:: WORK REQUIRED ::
Please reproduce the DNLW text word for word from "From a LWP perspective" to "one higher dimension).".

DNLW

The D-NLW equation is given by

${\displaystyle \Box u=F(u,Du)}$

where ${\displaystyle u}$ is scalar or vector valued, and ${\displaystyle F}$ is at least quadratic. The D-NLKG equation is similar:

${\displaystyle \Box u=u+F(u,Du)}$.

From a LWP perspective the two equations are virtually equivalent, but the NLKG is slightly better behaved for the GWP (it decays like the NLW at one higher dimension).

Among the more intensively studied derivative NLWs are the [#dnlw-2 quadratic DNLWs] (which include the Yang-Mills and Maxwell-Klein-Gordon equations) and the [#ddnlw DDNLWs] (which include equations of wave maps type).

From energy estimates one can always obtain LWP in ${\displaystyle H^{s}}$ for ${\displaystyle s>n/2+1}$. (or ${\displaystyle s>n/2}$ if the non-linearity is at most linear in ${\displaystyle Du}$). However, this is rarely best possible.

In many cases the non-linearity ${\displaystyle F}$ has a null structure. The precise meaning of this is hard to quantify exactly, but roughly speaking this means that if u is a plane wave then the highest order terms in the non-linearity vanish. In other words, the self-interaction of plane waves is relatively small. The presence of a null structure usually makes the LWP and GWP theory significantly better.

The GWP theory for small data is usually accomplished by vector fields methods (or similar methods which try to capture the decay, and proximity to the light cone, of the global solution), or via conformal compactification. The method of normal forms is also often useful, as it can eliminate the worst terms in a non-linearity.
As a general principle, the small data GWP theory becomes better whenever the order of the non-linearity increases (because this makes the non-linearity even smaller) or when the dimension increases (because there is more decay). There is rarely any need to distinguish between u and Du in the small data GWP theory. In many cases the theory is robust enough to carry over to the [#Quasilinear quasilinear case].

For small smooth compactly supported data of size ${\displaystyle e}$ and smooth non-linearities, the GWP theory for D-NLW is as follows.

• If the non-linearity is a null form, then one has GWP for d\geq3; in fact one can take the data in a weighted Sobolev space ${\displaystyle H^{2,1}\times H^{1,2}}$ Cd1986
  • This is also true in the multi-speed (i.e. nonrelativistic) case KlSi1996 (see also Yk2000). Earlier related work appears in Ko1987, Ko1989
    • In fact, one does not need the compact support condition, and can take data small in H^9 [SiTu-p].
  • Without the null structure, one has almost GWP in d=3 Kl1985b, and this is sharp Jo1981, Si1983
  • With the null structure and outside a convex obstacle one has GWP in ${\displaystyle H^{2,1}\times H^{1,2}}$ KeSmhSo2000, assuming the standard compatibility conditions on the data. Earlier work in this direction is in Dt1990.

:: GIVEN DATA ::

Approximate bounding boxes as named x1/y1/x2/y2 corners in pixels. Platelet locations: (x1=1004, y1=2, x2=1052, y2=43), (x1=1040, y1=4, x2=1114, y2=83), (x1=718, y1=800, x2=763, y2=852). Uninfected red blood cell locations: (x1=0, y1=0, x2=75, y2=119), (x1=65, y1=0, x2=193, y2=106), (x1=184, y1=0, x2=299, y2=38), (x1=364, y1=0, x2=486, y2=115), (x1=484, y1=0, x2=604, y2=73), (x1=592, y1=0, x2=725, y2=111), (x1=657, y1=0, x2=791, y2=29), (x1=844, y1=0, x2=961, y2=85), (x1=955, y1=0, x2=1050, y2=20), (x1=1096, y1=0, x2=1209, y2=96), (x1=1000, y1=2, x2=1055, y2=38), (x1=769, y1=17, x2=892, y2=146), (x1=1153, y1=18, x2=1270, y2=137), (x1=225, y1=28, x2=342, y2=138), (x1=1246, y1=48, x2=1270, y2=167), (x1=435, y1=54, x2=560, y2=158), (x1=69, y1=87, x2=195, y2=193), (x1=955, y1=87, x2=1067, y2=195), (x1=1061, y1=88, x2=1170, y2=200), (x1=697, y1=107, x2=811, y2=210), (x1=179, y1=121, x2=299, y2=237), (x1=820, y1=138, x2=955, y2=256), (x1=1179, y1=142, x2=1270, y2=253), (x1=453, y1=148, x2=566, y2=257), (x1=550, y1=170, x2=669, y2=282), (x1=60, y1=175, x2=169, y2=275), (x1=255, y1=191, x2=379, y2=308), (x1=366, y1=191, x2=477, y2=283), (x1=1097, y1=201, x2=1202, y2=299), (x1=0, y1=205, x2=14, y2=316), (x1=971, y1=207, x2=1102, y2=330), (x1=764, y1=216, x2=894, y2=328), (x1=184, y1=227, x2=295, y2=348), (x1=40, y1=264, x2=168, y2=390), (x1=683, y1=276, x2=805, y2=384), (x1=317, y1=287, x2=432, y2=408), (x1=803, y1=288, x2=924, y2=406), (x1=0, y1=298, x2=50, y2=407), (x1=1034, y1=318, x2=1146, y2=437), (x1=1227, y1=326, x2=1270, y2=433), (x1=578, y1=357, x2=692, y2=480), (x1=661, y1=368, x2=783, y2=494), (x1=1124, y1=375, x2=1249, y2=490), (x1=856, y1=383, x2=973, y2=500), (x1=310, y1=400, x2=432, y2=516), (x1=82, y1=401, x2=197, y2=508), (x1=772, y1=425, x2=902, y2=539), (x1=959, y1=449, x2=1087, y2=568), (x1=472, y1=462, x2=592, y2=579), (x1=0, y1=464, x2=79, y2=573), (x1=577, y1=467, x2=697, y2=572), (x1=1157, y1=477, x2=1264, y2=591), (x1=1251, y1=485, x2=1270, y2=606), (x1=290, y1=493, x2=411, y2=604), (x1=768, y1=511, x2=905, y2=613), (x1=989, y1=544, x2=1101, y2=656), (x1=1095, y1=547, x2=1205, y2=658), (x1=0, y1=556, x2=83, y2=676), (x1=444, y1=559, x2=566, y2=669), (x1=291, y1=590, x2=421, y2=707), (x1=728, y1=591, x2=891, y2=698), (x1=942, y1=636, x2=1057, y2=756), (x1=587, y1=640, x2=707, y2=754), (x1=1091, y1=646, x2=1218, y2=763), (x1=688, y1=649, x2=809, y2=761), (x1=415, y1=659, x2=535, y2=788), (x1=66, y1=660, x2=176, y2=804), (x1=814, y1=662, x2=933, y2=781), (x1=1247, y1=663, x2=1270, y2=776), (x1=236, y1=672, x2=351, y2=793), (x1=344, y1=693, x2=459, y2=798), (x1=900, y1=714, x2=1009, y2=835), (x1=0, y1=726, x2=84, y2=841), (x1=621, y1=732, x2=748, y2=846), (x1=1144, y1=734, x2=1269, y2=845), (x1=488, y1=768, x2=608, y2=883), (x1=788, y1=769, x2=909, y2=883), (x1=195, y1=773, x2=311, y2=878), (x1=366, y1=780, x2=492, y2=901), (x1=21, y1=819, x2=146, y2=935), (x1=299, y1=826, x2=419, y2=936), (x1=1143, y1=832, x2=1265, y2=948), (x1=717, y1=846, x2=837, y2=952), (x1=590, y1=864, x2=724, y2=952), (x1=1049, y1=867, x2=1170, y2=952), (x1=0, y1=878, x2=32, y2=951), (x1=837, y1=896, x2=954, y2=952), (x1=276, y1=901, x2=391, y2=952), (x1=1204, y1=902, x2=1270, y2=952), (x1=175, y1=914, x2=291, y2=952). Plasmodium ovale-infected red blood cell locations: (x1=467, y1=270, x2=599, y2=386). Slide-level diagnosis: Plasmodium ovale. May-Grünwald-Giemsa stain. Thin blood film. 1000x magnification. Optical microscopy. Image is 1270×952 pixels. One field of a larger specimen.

:: OUTPUT ::
From a LWP perspective the two equations are virtually equivalent, but the NLKG is slightly better behaved for the GWP (it decays like the NLW at one higher dimension).